CAIRO • Yemen's warring parties have agreed to a ceasefire in the crucial port city of Hodeida, the United Nations chief has said, announcing the biggest step towards peace in years for a war that has produced the world's worst humanitarian crisis.
The Saudi-led coalition and Houthi rebels have agreed to withdraw their forces from Hodeida, the main conduit for humanitarian aid entering Yemen, and to implement a ceasefire in the surrounding province, Secretary-General Antonio Guterres told reporters.
He announced the deal in Rimbo, Sweden, on Thursday at the end of a week of negotiations intended to pave the way for full peace talks.
Amid smiles and handshakes, representatives from the two sides also agreed to implement a prisoner exchange involving as many as 15,000 people, and to allow a humanitarian corridor into Taiz, Yemen's third-largest city.

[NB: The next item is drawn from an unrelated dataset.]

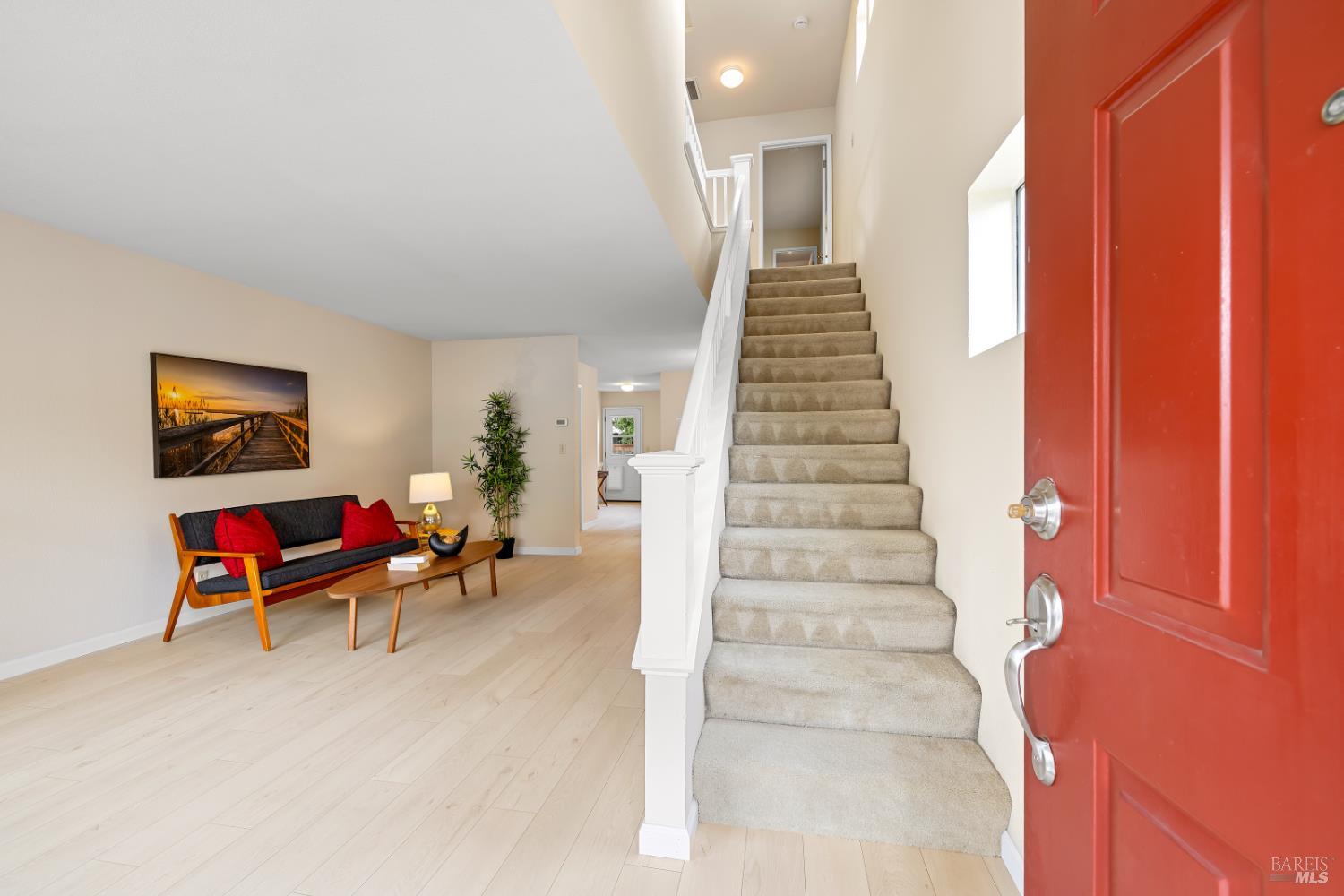 318 Vintage Glen Court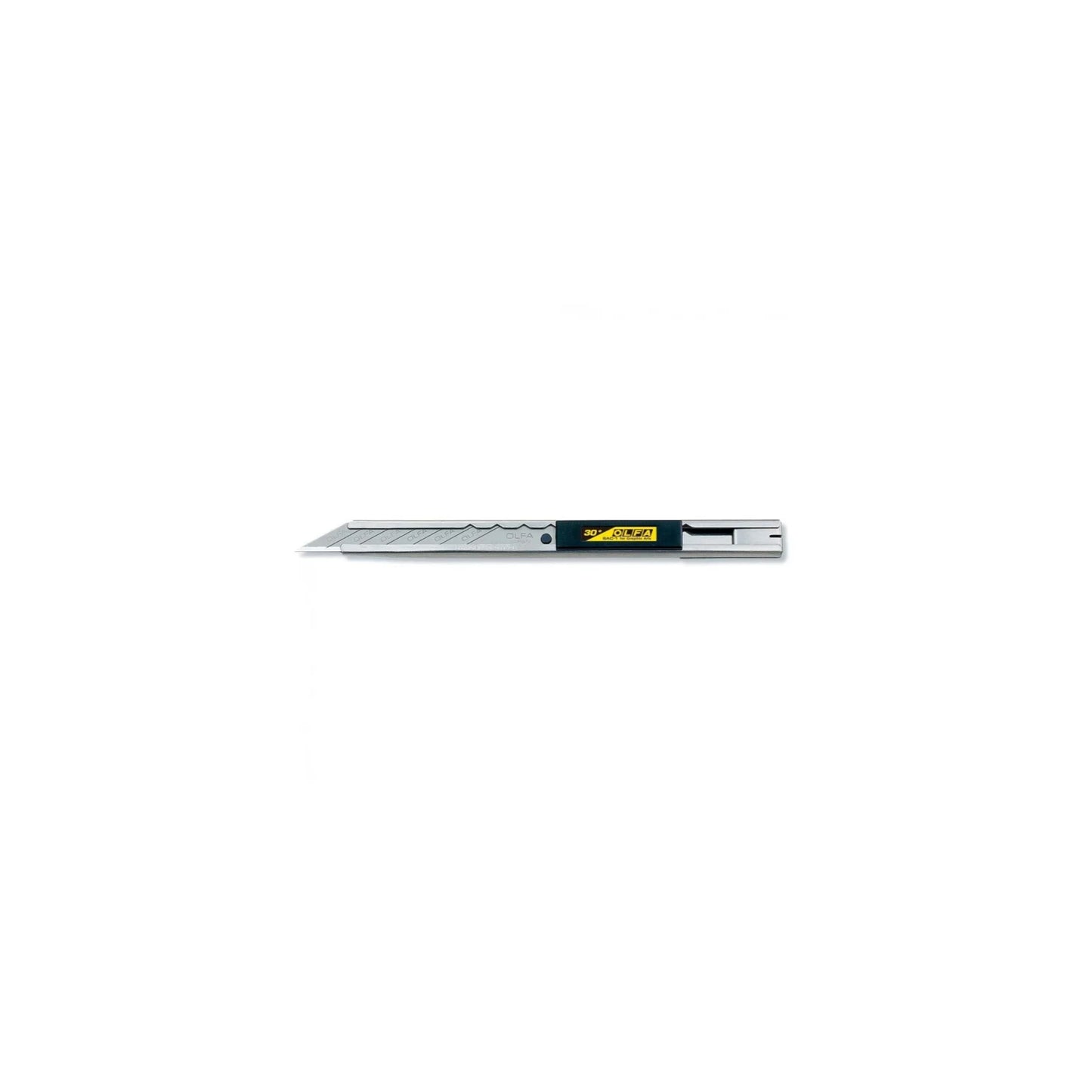 Olfa Cutter SAC-1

They agreed to meet again next month.
The terms of the deal announced by Mr Guterres were vague in places, with talk of a "mutual redeployment" to stop the fighting in Hodeida, and a "leading role" for the UN in the city. The UN will oversee the withdrawal of all combatants from the city within 21 days, but there was little detail about how that will happen.

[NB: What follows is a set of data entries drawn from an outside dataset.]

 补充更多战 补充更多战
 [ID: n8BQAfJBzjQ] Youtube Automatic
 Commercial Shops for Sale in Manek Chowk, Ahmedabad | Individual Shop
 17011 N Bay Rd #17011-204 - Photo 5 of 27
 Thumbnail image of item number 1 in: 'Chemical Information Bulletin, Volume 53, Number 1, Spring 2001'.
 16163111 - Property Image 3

Although the agreement offered a glimmer of hope for a conflict whose dire toll has drawn global outrage, numerous earlier peace efforts in Yemen have quickly crumbled, and analysts warned that this one required urgent, concerted international support to save it from a similar fate.

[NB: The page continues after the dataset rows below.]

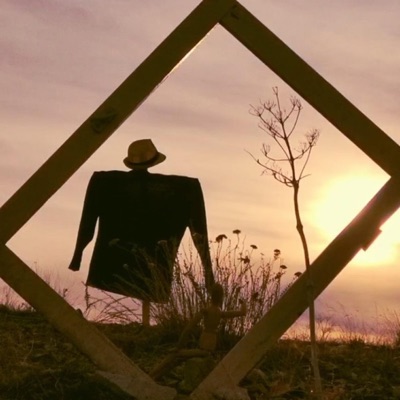 Kopsun Kıyamet - Single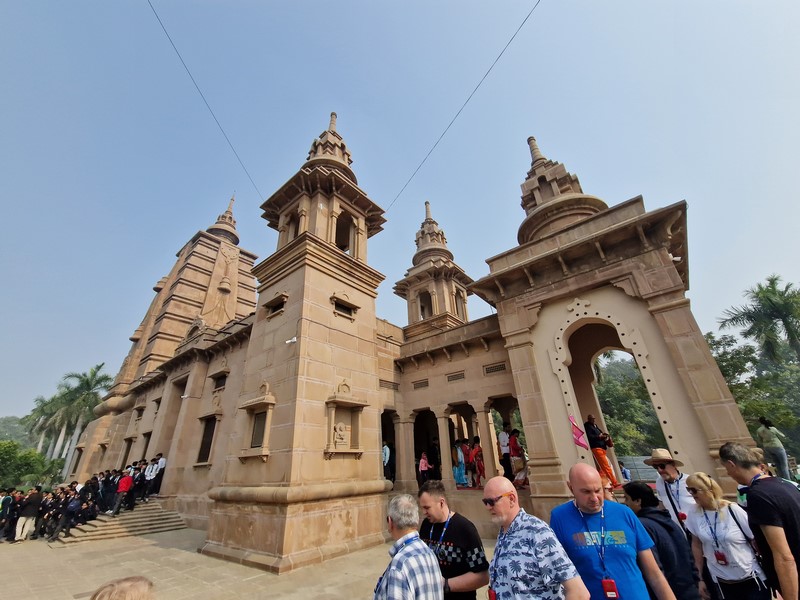 20231226_115307 (Kopiowanie).jpg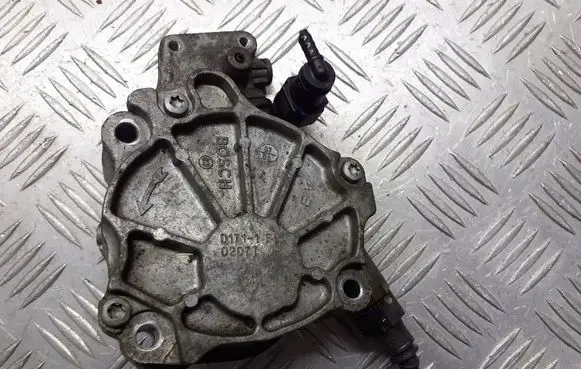 Citroen C5 Vacuum pump D171-1B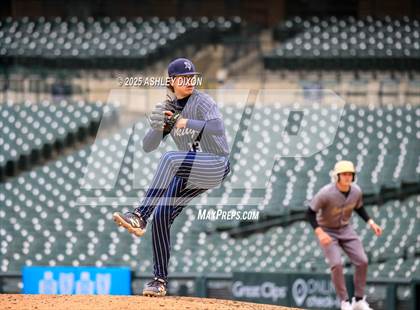 Thumbnail 1 in L'Anse Creuse North @ Marysville (Comerica Park)  photogallery.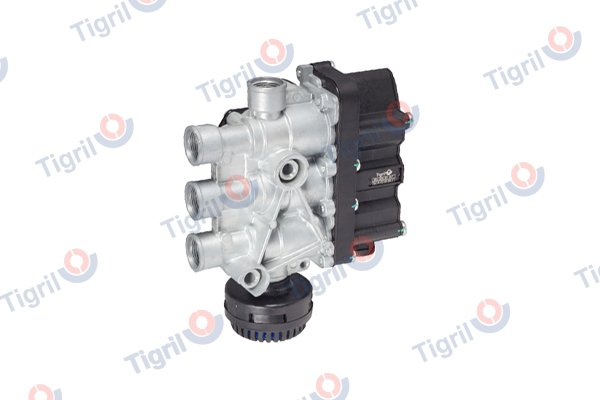 TIGRIL DB14.0098
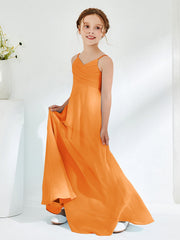 Arancio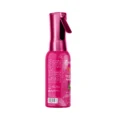Mint Damage Repair Leave-In Conditionerd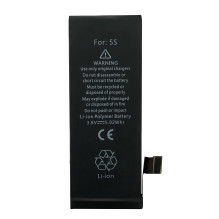 Battery Apple iPhone 5S /...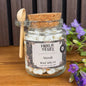 Melting Pot Wax Melts (up to 300hrs)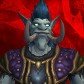 Animalfrickr avatar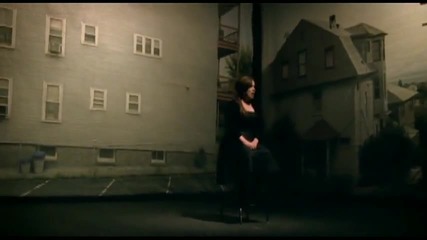 Adele - Hometown Glory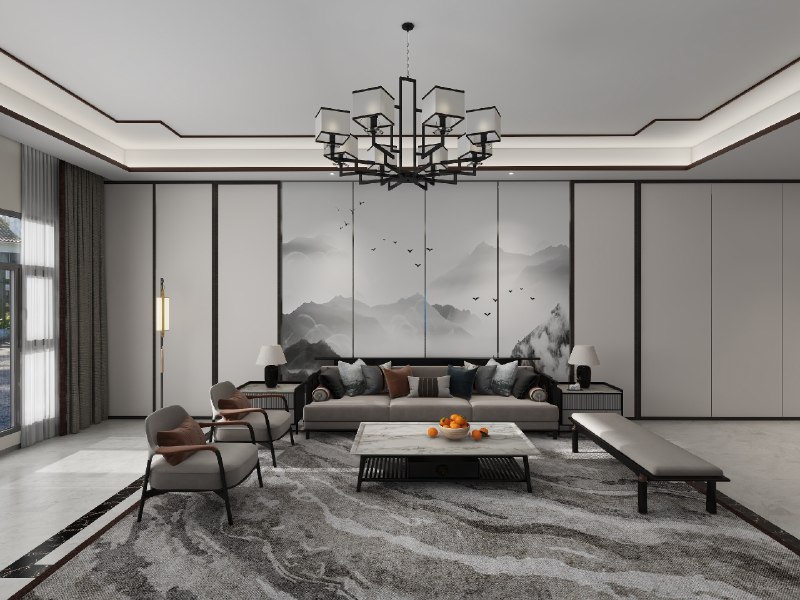 《站酷高高手设计教程合集》这套教程由站酷高高手平台联合多位行业资深设计师打造，涵盖UI、品牌、插画等多领域实战技能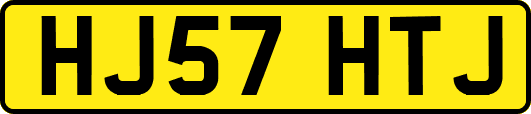 HJ57HTJ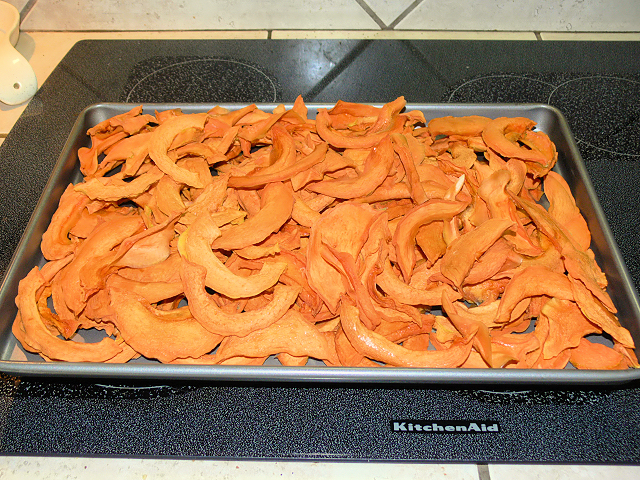 Dehydrated_Cantaloupe_Finished.jpg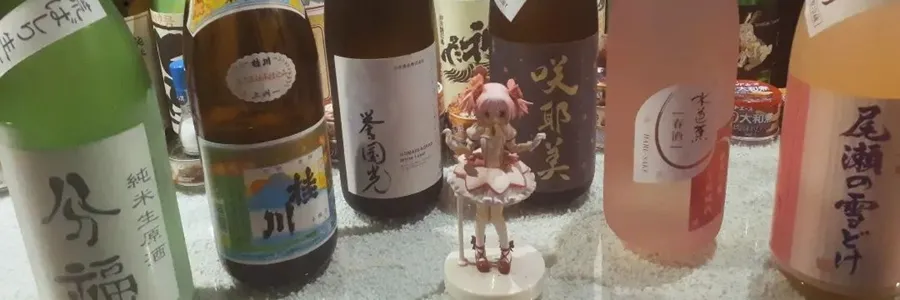 Cafe&Bar燗これ 上野コンカフェ TOP画像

"Now it's time for the UN Security Council to entrench the ceasefire agreement with a resolution," Mr Peter Salisbury, a Yemen expert at the International Crisis Group, wrote on Twitter. "There is no excuse for international inaction now, and this fragile moment must be protected."
Both the Houthis and the Saudi-led coalition stressed that the ceasefire agreement signed on Thursday was not a comprehensive peace deal but purely a humanitarian gesture aimed at building goodwill.
"Neither side sees it as the beginning of the end of the conflict," Mr Salisbury said in an interview.
Even so, Thursday's agreement marks a shift in the broader war.
In the past month, the United Arab Emirates, part of the Saudi coalition, led a fierce drive to seize Hodeida, with its warplanes supporting allied Yemeni forces on the ground. They have almost surrounded the city, with the Houthis controlling just one road leading out of it.
Now, those hard-won gains will have to be surrendered if, as the deal stipulates, Hodeida is effectively taken out of the fight.
The international sense of urgency over Yemen has been driven by warnings that the humanitarian crisis could soon turn into a catastrophe.
Aid groups say that tens of thousands of children have already starved to death in Yemen because of the war and that 12 million people are at risk of starvation if the fighting does not stop immediately. A child dies every 10 minutes in Yemen from preventable causes, according to Unicef.
US Secretary of State Mike Pompeo on Thursday praised the UN-brokered talks.
"The work ahead will not be easy, but we have seen what many considered improbable begin to take shape," said Mr Pompeo.